FIG. 9A illustrates a flag standard design element 80, while FIG. 9B illustrates the flower bloom design element 28. FIG. 9C illustrates the tree branch 52 design element, while FIG. 9D illustrates the lamp stand 24. The shapes (or components) shown in FIGS. 9A-9D represent something recognizable in and of itself. For example, a lamp, a tree branch or flag and flag pole. The elements illustrated in FIGS. 9A-9D are by means of illustration only and are not intended to be limiting or restrictive in any way.
FIG. 10 illustrates a castle 79 that may be constructed with the elements of the system of the present invention. The starting element is a multiplicity of panels 12, which are connected as described hereinabove, so as to form a base plate 81. Moreover, a multiplicity of panels 12 may form a wall of the castle. Vertical standing blocks 35A may be used to hold up the wall 82, which blocks are secured to both the base plate 81 and the wall 82 by means of the above-described flexible connectors 16. Horizontal blocks 35B connect the vertical blocks 35A. The flag standard 80 is attached to the top of the wall 82 by a ball connector 16, which is connected to the ball receptacle of a flexible connector which is then connected to the wall itself via a twist-lock connector.

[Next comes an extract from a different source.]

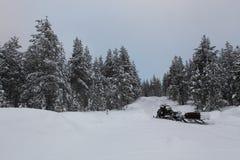 Snowmobile w Lapland jedlinowych drzewach lasowych fotografia stock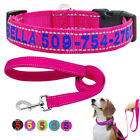 Embroidered Dog Collar and Dog Lead Reflective Personalised Dog ID Name Collars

Additional horizontal blocks 35C connect the blocks 35A with truncated vertical blocks 35D. A fantasized castle entrance 84 may be formed in another truncated vertical block 35E. Pyramid design elements may adorn the tops of the vertical blocks 35F, which are extensions of the vertical blocks 35A by means of the ball connectors 16. Conical design elements 70 may adorn the tops of the blocks 35D and 35E by means of the same ball connectors 16.
An alternate embodiment of the present invention a manufacturer may fuse a male/male twist-lock connector, such as that shown in FIG. 2G, onto a block or other element of the toy construction system, which would make the system easier to use by a toddler.
Although the invention has been described with reference to a specific embodiment, this description is not meant to be construed in a limiting sense. Various modifications of the disclosed embodiment as well as alternative embodiments of the invention will become apparent to one skilled in the art upon reference to the description of the invention. It is therefore contemplated that the appended claims will cover any such modifications of embodiments that fall within the true scope of the invention.